First, there’s the factual stumble that “for most of our two and half centuries” American kept a “healthy distance” from the Middle East. But US oil companies have been mucking around in the Saudi peninsula since the 1920s. The US established its iron-clad alliance with Saudi Arabia in the 1930s, and took over as hegemon after WWII: strong-arming the UN to recognize Israel in 1949, restoring the exiled Shah of Iran in 1953, etc. So that’s one and half centuries before we got so involved, mas o menos, not to be too nit-picky.
Another perplexity is the argument that a lot of earlier US involvement was born of Cold War politics now obsolete. Yet the Cold War has’t vanished all that much. “Containing” Russia — the “New Great Game” — remains the inner culture and idee fixe of Washington. More specifically, the point that free passage through the canal and overflight rights remain key strategic US concerns confuses the argument that the same old geopolitics have left the stage and so no longer compel some kind of US engagement in the region’s politics,
A third puzzle is that, because the US is no longer (temporarily?) dependent on ME oil, US interests in the region have waned. This is only partly true. US oil companies certainly are just as keenly involved in the region, and there we’re talking about billions of profits annually (e.g., the five “majors” saw revenues of $62.2 billion in 2012, to pluck one online statistic). US foreign policy, like all countries’ foreign policies, is wedded to defending private profits, based on trade and investments, and the old alliance of corporations and state remain unflagging. And the US has two other interests in controlling the price of oil: (1) to stabilize the economic system for the rest of the world with which it does business and (2) to have a hand (via its regional alliances) in manipulating the price for its own purposes, such as pressuring Saddam Hussein in Iraq. Oil is still power.
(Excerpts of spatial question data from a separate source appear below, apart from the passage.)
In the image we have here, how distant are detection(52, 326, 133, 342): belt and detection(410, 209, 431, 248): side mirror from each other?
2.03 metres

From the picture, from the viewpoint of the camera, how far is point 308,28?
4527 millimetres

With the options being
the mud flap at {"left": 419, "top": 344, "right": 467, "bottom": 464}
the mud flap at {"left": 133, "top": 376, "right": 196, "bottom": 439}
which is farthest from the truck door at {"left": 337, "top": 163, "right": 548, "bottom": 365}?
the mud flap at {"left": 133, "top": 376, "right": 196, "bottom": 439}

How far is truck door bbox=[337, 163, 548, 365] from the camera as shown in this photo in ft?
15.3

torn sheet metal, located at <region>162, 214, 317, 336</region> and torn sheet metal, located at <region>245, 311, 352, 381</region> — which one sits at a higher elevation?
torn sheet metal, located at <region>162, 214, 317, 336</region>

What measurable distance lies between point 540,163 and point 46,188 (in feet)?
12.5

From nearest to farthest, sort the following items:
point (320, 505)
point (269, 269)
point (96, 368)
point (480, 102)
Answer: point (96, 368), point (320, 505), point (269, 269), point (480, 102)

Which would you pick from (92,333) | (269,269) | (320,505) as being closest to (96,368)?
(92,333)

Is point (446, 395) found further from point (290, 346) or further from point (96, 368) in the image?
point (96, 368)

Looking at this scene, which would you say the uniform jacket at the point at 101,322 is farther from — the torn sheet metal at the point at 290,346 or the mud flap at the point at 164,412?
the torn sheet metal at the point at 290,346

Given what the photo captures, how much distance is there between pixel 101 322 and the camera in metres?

A fourth is the point that we shouldn’t care about which religion dominates the region, as this is immaterial to our interests. Even at first brush this sounds odd, as though the whole region is innately a cesspool of competing religious sects from whose interminable internecine battles we should simply step out. Actually, the entire region’s governments (except Saudi Arabia and Iran) were adamantly secular and anti-Islamic until the Arab Spring, such that US interventions at this delicate stage actually helped the rise of Islamism that is unprecedented in the decolonized ME. Freeman does suggest that US wars themselves have caused mayhem, but the point that religious extremist may be blowback from US policies (including policies toward Israel) isn’t connected. This culpability doesn’t undermine Freeman’s point that the US should get out of the ME before it wreaks more damage, or that US intervention has been far more destructive than beneficial. But this recommendation in the post is inexplicitly contradicted by the other point that military alliances with “key Muslim societies” and the great powers are essential to “extinguish Islamic extremism” in the ME. So how is this not concerned with what religious doctrines dominate? The thrust of the point was that militarism won’t do the trick, but a dense array of regional alliances is still suggested.